The Red Council supports optional dependencies for framework integrations:

| Extra | Install Command | Description |
|-------|-----------------|-------------|
| Core | `pip install -e .` | Core functionality, UI, and API |
| langchain | `pip install -e ".[langchain]"` | LangChain agent integration |
| langgraph | `pip install -e ".[langgraph]"` | LangGraph workflow integration |
| mcp | `pip install -e ".[mcp]"` | MCP protocol integration |
| all-frameworks | `pip install -e ".[all-frameworks]"` | All framework integrations |
| dev | `pip install -e ".[dev]"` | Development tools (pytest, ruff, mypy) |

**Note:** Framework extras are optional.
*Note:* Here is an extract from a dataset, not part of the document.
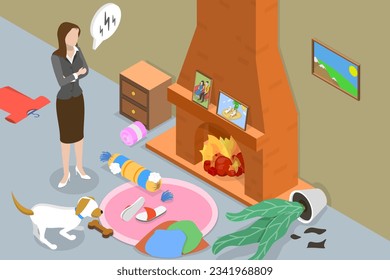 3D Isometric Flat Vector Conceptual Illustration of Naughty Dog, Domestic Animal or Pet Bad Behavior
The core package works without any framework integration installed.

### Running the Arena

```bash
# Terminal 1: API Backend
uvicorn src.api.main:app --port 8000

# Terminal 2: Tactical UI
cd frontend && pnpm dev
```

Open [http://localhost:3000](http://localhost:3000) to start your first campaign.

## Agent Security Testing (v0.5.0)

The Red Council v0.5.0 extends beyond pure LLM testing to support **AI Agent Security Testing** using the **OWASP Agentic Top 10** vulnerability framework.

### Agent Testing Features

- **InstrumentedAgent SDK**: Wrap any agent to capture tool calls, memory access, and actions
- **OWASP Agentic Top 10**: Test for all 10 agent-specific vulnerabilities (ASI01-ASI10)
- **Framework Integrations**: Native support for LangChain, LangGraph, and MCP protocol
- **Security Reports**: Detailed vulnerability findings with remediation guidance

### Quick Example

```python
from src.agents.instrumented import InstrumentedAgent
from src.core.agent_schemas import AgentInstrumentationConfig
from src.agents.agent_judge import AgentJudge, AgentJudgeConfig

# 1. Configure instrumentation
config = AgentInstrumentationConfig(
enable_tool_interception=True,
enable_memory_monitoring=True,
divergence_threshold=0.5,
)

# 2. Wrap your agent
instrumented = InstrumentedAgent(my_agent, "test-agent", config)

# 3. Run your agent (events are automatically captured)
with instrumented:
result = instrumented.wrap_tool_call("search", search_func, query="test")

# 4. Evaluate for security vulnerabilities
judge = AgentJudge()
score = judge.evaluate_agent(instrumented.events)

print(f"Risk Score: {score.overall_agent_risk}/10")
for violation in score.owasp_violations:
if violation.detected:
print(f" {violation.owasp_category}: {violation.evidence}")
```

### Framework Integrations

```python
# LangChain
from src.integrations import LangChainAgentWrapper
wrapped = LangChainAgentWrapper.from_agent_executor(my_executor, config)

# LangGraph
from src.integrations import LangGraphAgentWrapper
wrapped = LangGraphAgentWrapper.from_state_graph(my_graph, config)

# MCP Protocol
from src.integrations import MCPAgentWrapper
wrapped = await MCPAgentWrapper.from_stdio_server(["python", "server.py"], config)
```

### API Endpoints

Agent testing is available via REST API:

```bash
# Create a testing session
curl -X POST http://localhost:8000/api/v1/agent/session \
-H "Content-Type: application/json" \
-d '{"context": "Agent under test"}'

# Submit events
curl -X POST http://localhost:8000/api/v1/agent/session/{session_id}/events \
-H "Content-Type: application/json" \
-d '{"events": [{"event_type": "tool_call", "tool_name": "search", ...}]}'

# Run evaluation
curl -X POST http://localhost:8000/api/v1/agent/session/{session_id}/evaluate

# Get security report
curl http://localhost:8000/api/v1/agent/session/{session_id}/report
```

See [Agent Testing Guide](docs/agent-testing-guide.md) for comprehensive documentation.

## Documentation

- [Quickstart Guide](docs/quickstart.md)
- [Agent Testing Guide](docs/agent-testing-guide.md) *(New in v0.5.0)*
- [OpenClaw Integration](docs/tutorials/openclaw-integration.md)
- [Architecture & Design](docs/architecture.md)
- [API Reference](docs/api-reference.md)
- [Configuration Guide](docs/configuration.md)
- [Roadmap](ROADMAP.md)

## License

MIT - See [LICENSE](LICENSE) for details.